La présente critique revient sur l’œuvre concernée ainsi que sa suite – pour ne pas dire sa stricte continuité – qu’est Tobaku Haouden Rei: Gyankihen

Quand Fukumoto se lance dans une nouvelle œuvre, ce n’est que rarement pour sortir des sentiers battus. Des siens, du moins. Le terrain qu’on arpente est connu. Au point même où l’on jurerait avoir aperçu quelques personnages ici et là au détour de Kaiji, Akagi ou Gin to Kin. Même les character designs utilisés par l’auteur sont parfois – et même souvent – recyclés d’une œuvre à une autre au point d’être utilisés comme de vulgaires calques.


Qu’on se le dise, personne ne lit Fukumoto pour la profondeur de ses personnages – exception faite du singulier et spectaculaire Saikyou Densetsu Kurosawa! – mais plutôt pour le plaisir de les voir réfléchir et gesticuler sous les coups de fourche d’une intrigue bien facétieuse à leur endroit. Et voilà qui tombe rudement bien, car l’auteur ici ne déroge pas à cette règle sadique dont il a apparemment fait son sacerdoce éditorial.


Il est permis de nier l’évidence quand on ferme très fort les yeux, mais pour qui les ouvrira – même un peu – c’est rien moins qu’une émule de Kaiji dont ils seront les spectateurs. Un petit malin combinard comme personnage principal, des quasi-mafieux comme antagonistes avec le groupe Zaizen, son sadique de PDG octogénaire accompagné de son bras droit qui… disons-le, n’est rien moins que Tonegawa avec un autre nom, des jeux infâmes – mais ô combien délectables pour le lecteur – savamment organisés sous l’égide pari ; tout cela concourt à vous demander si vous ne lisez pas tout simplement les chroniques dérobées de Kaiji.


Mais de cela, on ne s’en formalise pas des masses car, à le dire franchement, on ne lit pas non plus du Fukumoto pour son scénario, mais pour les événements noueux qui s’y orchestrent ; pour le plaisir de faire chauffer sa boîte crânienne au milieu des astuces. Car en définitive, chacun lit du Fukumoto pour retrouver ce qui fait de le sel de son auteur et non pas pour le plaisir de le voir se renouveler en se détournant de ce qui a fait son succès. C’est de toute manière toujours un plaisir que de déguster ses œuvres.


La première épreuve, à nous montrer qu’il faut savoir penser en dehors des règles affichées pour atteindre le succès – règle sine qua non des meilleurs mind games – suffit à capter notre attention. Oui, nous relisons Kaiji comme il peut arriver de manger du caviar deux fois à la suite, et pour autant, il ne se trouvera pas grand monde pour cracher dans l’assiette et s’exclamer « Encore du caviar ? ». Il n’y a décidément pas de quoi faire la fine bouche ; Tobaku Haouden Zero n’a certes pas le mérite de la primeur des idées que son scénario exploite, mais il en tire partie comme seul son auteur sait le faire.

__Extrait de données__:

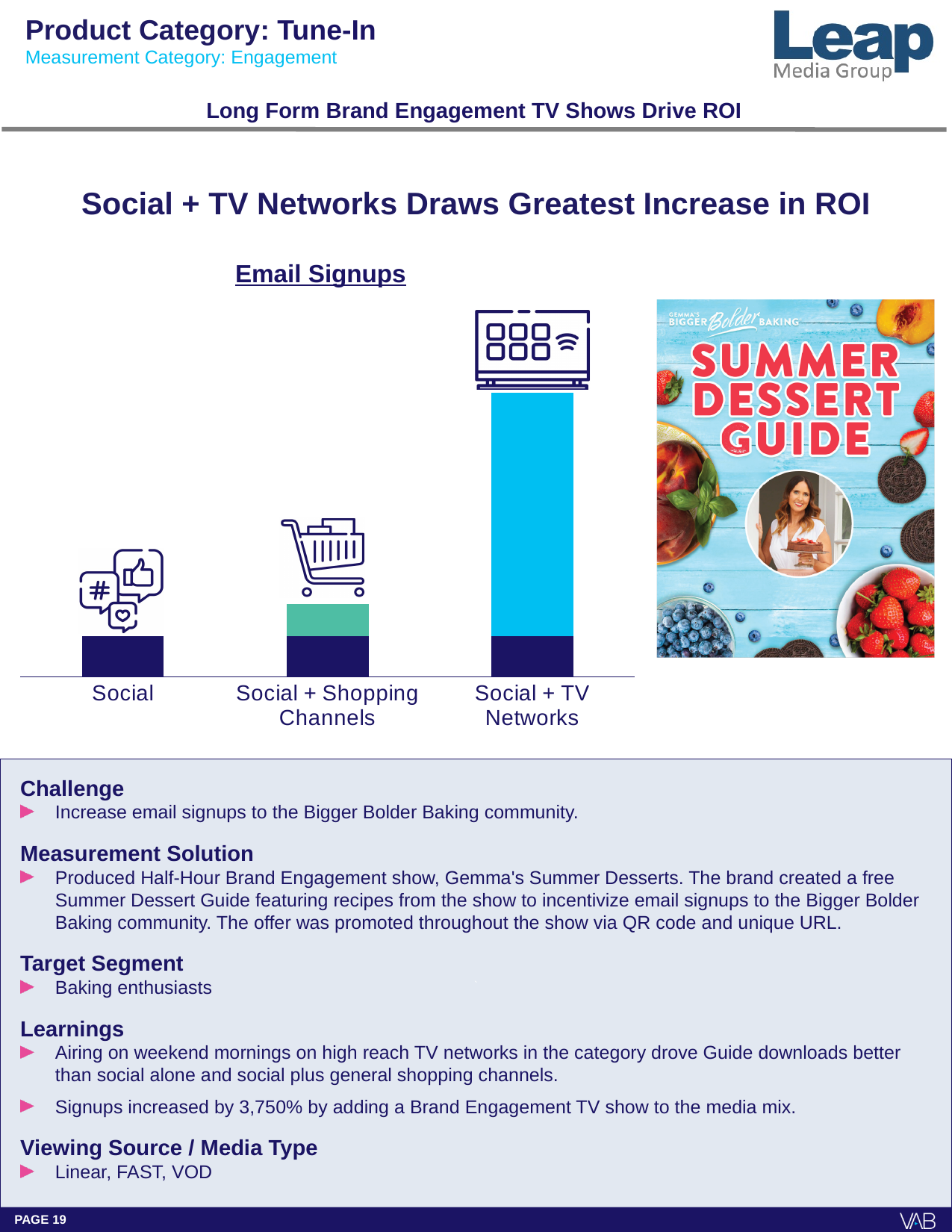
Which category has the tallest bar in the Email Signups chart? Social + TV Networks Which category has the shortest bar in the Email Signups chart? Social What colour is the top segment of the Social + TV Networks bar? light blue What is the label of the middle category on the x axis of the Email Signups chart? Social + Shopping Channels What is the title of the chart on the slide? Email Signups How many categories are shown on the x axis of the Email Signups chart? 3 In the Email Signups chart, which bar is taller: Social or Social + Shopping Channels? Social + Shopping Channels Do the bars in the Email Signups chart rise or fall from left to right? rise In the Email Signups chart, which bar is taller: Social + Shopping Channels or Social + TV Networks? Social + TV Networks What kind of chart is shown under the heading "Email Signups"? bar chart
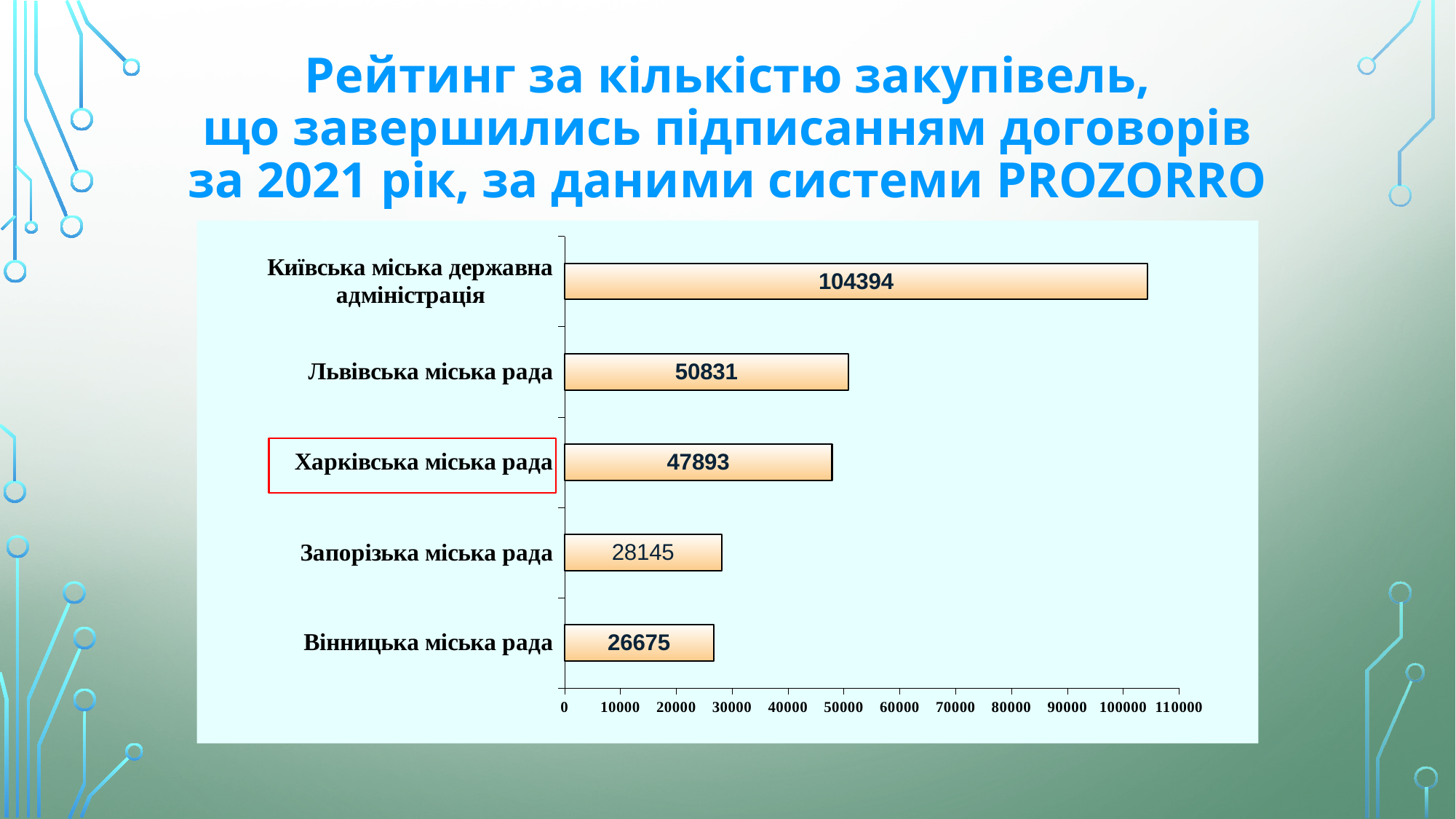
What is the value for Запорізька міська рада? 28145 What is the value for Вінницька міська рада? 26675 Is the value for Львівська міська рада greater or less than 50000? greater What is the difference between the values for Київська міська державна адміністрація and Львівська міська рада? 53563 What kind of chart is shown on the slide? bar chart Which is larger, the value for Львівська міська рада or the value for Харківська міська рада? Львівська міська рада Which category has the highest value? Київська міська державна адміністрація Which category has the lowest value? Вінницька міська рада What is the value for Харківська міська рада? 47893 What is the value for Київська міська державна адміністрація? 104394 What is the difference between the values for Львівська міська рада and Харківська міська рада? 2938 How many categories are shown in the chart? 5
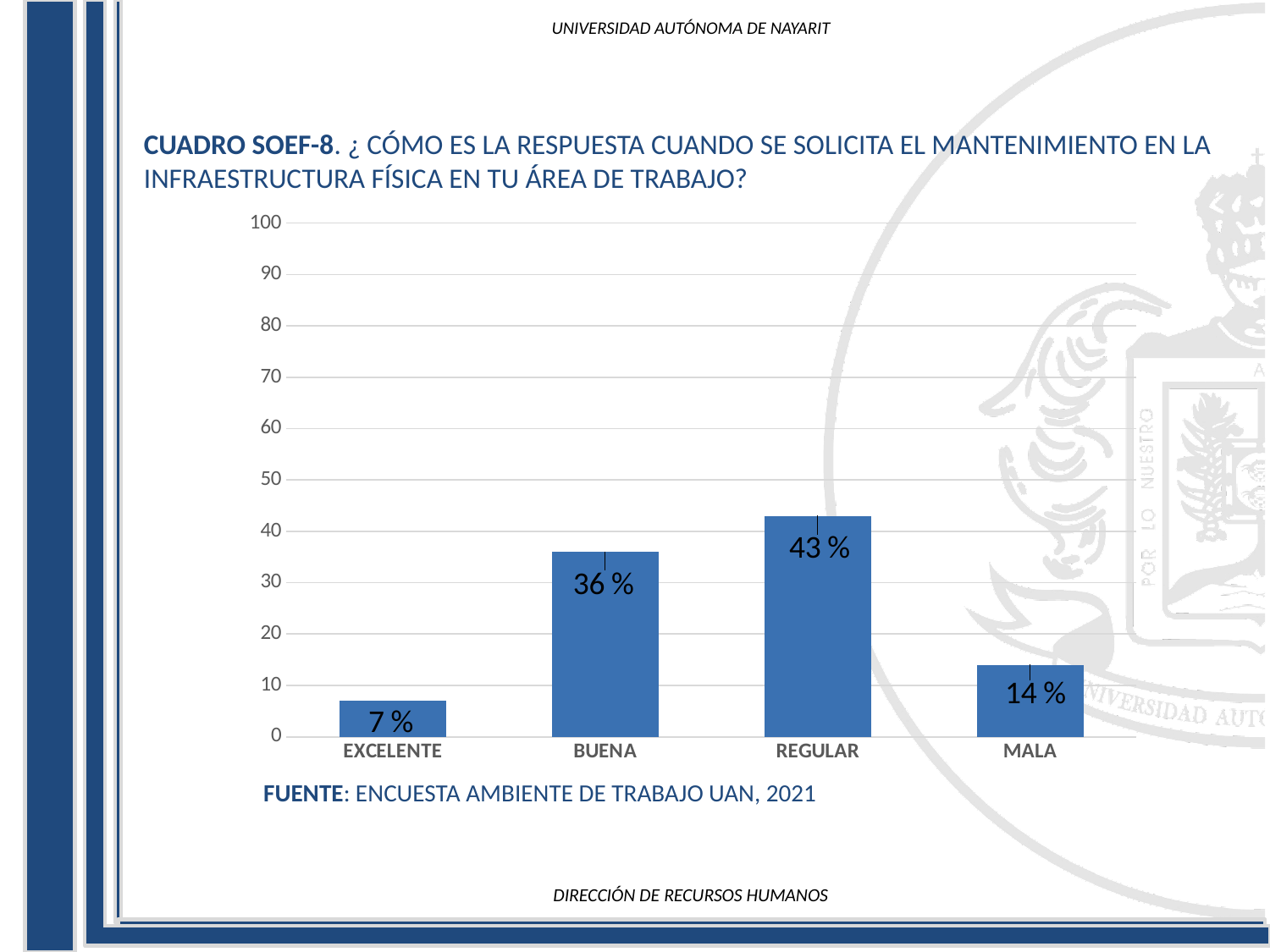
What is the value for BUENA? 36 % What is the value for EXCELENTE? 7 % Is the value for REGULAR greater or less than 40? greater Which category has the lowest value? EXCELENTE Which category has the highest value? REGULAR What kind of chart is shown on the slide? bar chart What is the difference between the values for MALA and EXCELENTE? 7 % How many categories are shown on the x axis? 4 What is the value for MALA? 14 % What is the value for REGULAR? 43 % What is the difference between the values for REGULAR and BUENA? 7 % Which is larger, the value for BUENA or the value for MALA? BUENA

__Activité__:
Poursuivez la critique consacrée à Tobaku Haouden Zero en reprenant juste après sa dernière phrase.

__Réponse rédigée__:
Et puis, il a le chic pour remonter le moral de ses lecteurs comme personne. Toute son œuvre, tout ce qu’il a un jour fait jaillir du pinceau, on jurerait qu’il l’a fait pour rendre hommage à tout ce que le monde comporte de loosers pour leur dire que rien n’est jamais perdu. Les personnages ne sont pas écrits d’une plume de virtuose et pourtant, d’instinct, on se sent de s’y référer. Mitsuru, c’est vous, c’est moi, c’est tant de monde. Comme quoi, il n’est nul besoin de plonger profondément dans la psyché humaine pour faire jaillir le goût du vrai et de l’authentique. Je me sens décidément en fraternité avec cet auteur qui, quand il distille la pensée de ses personnages, loin d’étaler un verbiage abscons pour mimer la profondeur, nous gratifie de saines doctrines, comme le couplet vomissant le sentimentalisme creux et lui préférant le strict pragmatisme après le premier incident.


Que je l’aime cet auteur-là…


L’épreuve du burin trouve le moyen d’être géniale de toute l’ingéniosité qu’elle a à faire paraître ; comme celle qui la précède, et comme tant d’autres qui suivront. Là encore, et comme pour chacune des épreuves, ce ne sont pas les règles du jeu qui font tout, mais ce qu’on fait des règles et du vide juridique. La triche aussi… mais surtout le fait de repérer et déjouer cette triche rend la confrontation encore plus méritoire et spectaculaire. Les réflexions derrière chaque pari sont des trésors de psychologie et de tactique. Comme d’un pépin qui ferait pousser un arbre aux fruits succulents, Nobuyuki Fukumoto, à partir d’un jeu aux principes élémentaires, fait culminer la tension et la réflexion au sommet d’un monument étalé sur de pleines planches.


Peut-être pourra-t-on grincer des dents et bouder – très modérément – son plaisir en observant que Zero tient davantage d’un Akagi à qui tout réussit qu’un Kaiji, ce looser magnifique qui, parce qu’il n’est pas surpuissant, rend les enjeux qui lui incombent plus intenses que jamais. C’est dit et répété : Zero est un prodige parmi les génies en terme d’intelligence ; l’intrigue le préserve ainsi trop bien de l’adversité dès lors où son ciboulot surréel le sort potentiellement de toutes les situations. Mais jamais sans qu’il n’ait à combattre au point d’y risquer des plumes, avec du répondant en face, notamment avec Shirube.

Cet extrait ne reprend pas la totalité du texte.